(Recorded information):
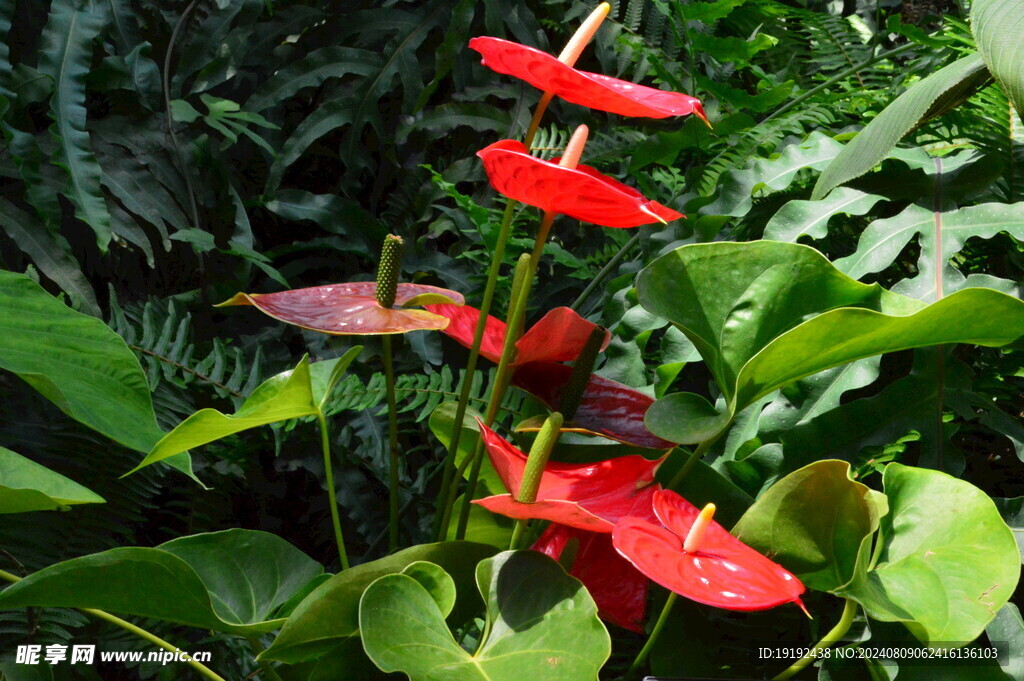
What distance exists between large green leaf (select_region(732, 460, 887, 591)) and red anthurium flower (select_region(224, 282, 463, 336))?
0.24 m

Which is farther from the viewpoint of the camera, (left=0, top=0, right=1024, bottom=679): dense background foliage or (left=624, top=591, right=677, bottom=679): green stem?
(left=0, top=0, right=1024, bottom=679): dense background foliage

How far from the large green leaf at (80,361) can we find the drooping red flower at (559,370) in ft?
0.75

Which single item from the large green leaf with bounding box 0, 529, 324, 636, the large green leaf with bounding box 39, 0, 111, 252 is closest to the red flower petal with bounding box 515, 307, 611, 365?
the large green leaf with bounding box 0, 529, 324, 636

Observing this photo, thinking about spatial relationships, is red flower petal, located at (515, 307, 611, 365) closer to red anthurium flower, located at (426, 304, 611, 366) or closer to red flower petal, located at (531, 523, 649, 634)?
red anthurium flower, located at (426, 304, 611, 366)

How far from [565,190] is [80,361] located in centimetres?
36

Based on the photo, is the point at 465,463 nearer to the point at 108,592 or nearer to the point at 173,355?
the point at 108,592

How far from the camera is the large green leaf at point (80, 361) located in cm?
53

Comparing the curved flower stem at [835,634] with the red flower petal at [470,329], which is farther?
the red flower petal at [470,329]

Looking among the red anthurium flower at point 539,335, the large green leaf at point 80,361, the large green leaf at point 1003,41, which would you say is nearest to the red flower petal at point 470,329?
the red anthurium flower at point 539,335

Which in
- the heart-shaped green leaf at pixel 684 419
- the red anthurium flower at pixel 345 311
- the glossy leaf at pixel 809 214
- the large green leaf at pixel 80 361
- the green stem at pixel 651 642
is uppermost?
the glossy leaf at pixel 809 214

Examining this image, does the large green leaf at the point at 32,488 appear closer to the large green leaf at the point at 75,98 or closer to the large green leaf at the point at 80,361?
the large green leaf at the point at 80,361

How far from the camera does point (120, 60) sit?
1086mm

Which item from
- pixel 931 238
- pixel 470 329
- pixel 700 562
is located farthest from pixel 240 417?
pixel 931 238

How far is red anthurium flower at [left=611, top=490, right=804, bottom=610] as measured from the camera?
428 millimetres
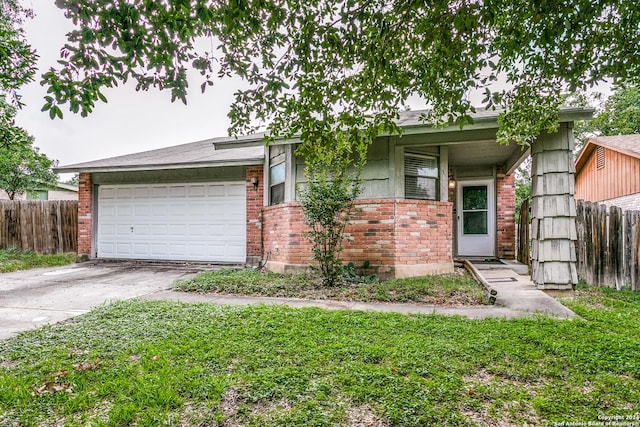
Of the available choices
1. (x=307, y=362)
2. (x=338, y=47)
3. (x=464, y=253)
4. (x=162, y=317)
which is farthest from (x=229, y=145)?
(x=464, y=253)

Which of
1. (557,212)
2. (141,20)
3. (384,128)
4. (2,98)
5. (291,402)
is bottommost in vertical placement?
(291,402)

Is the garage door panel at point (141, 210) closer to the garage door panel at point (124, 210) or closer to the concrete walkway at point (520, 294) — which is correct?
the garage door panel at point (124, 210)

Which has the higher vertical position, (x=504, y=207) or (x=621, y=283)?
(x=504, y=207)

(Problem details):
Leave the pictures out and output the rest of the listing exactly.

(Answer):
What distance exists between large green leaf (select_region(732, 460, 887, 591)) and red anthurium flower (select_region(224, 282, 463, 336))?
0.24 m

Which is farther from the viewpoint of the camera, (left=0, top=0, right=1024, bottom=679): dense background foliage or (left=624, top=591, right=677, bottom=679): green stem?
(left=0, top=0, right=1024, bottom=679): dense background foliage

How far from the large green leaf at (80,361) can we find the drooping red flower at (559,370) in ft?
0.75

Which single item from the large green leaf with bounding box 0, 529, 324, 636, the large green leaf with bounding box 39, 0, 111, 252 is closest to the red flower petal with bounding box 515, 307, 611, 365?
the large green leaf with bounding box 0, 529, 324, 636

Observing this photo, thinking about spatial relationships, is red flower petal, located at (515, 307, 611, 365) closer to red anthurium flower, located at (426, 304, 611, 366) or closer to red flower petal, located at (531, 523, 649, 634)?
red anthurium flower, located at (426, 304, 611, 366)

How far from [565,190] is [80,361] located in centimetres?
36

Based on the photo, is the point at 465,463 nearer to the point at 108,592 or nearer to the point at 173,355?
the point at 108,592

How far from the camera is the large green leaf at point (80, 361) located in cm?
53

Comparing the curved flower stem at [835,634] with the red flower petal at [470,329], which is farther?
the red flower petal at [470,329]

Looking among the red anthurium flower at point 539,335, the large green leaf at point 80,361, the large green leaf at point 1003,41, which would you say is nearest to the red flower petal at point 470,329?
the red anthurium flower at point 539,335

Which in
- the heart-shaped green leaf at pixel 684 419
- the red anthurium flower at pixel 345 311
- the glossy leaf at pixel 809 214
- the large green leaf at pixel 80 361
- the green stem at pixel 651 642
is uppermost?
the glossy leaf at pixel 809 214

Examining this image, does the large green leaf at the point at 32,488 appear closer to the large green leaf at the point at 75,98 or closer to the large green leaf at the point at 80,361?
the large green leaf at the point at 80,361

How far from the camera does point (120, 60) sit?
1086mm

Which item from
- pixel 931 238
- pixel 470 329
- pixel 700 562
is located farthest from pixel 240 417?
pixel 931 238

How far is red anthurium flower at [left=611, top=490, right=804, bottom=610] as measured from the camera?
428 millimetres
Of the available choices
1. (x=307, y=362)
2. (x=338, y=47)
3. (x=464, y=253)
4. (x=162, y=317)
which is farthest from (x=229, y=145)?
(x=464, y=253)

Which of
1. (557,212)
2. (141,20)
3. (384,128)
4. (2,98)
5. (291,402)
is bottommost in vertical placement?
(291,402)

Is the garage door panel at point (141, 210) closer to the garage door panel at point (124, 210) or closer to the concrete walkway at point (520, 294) — which is correct?
the garage door panel at point (124, 210)

Which has the higher vertical position, (x=504, y=207) or (x=621, y=283)?
(x=504, y=207)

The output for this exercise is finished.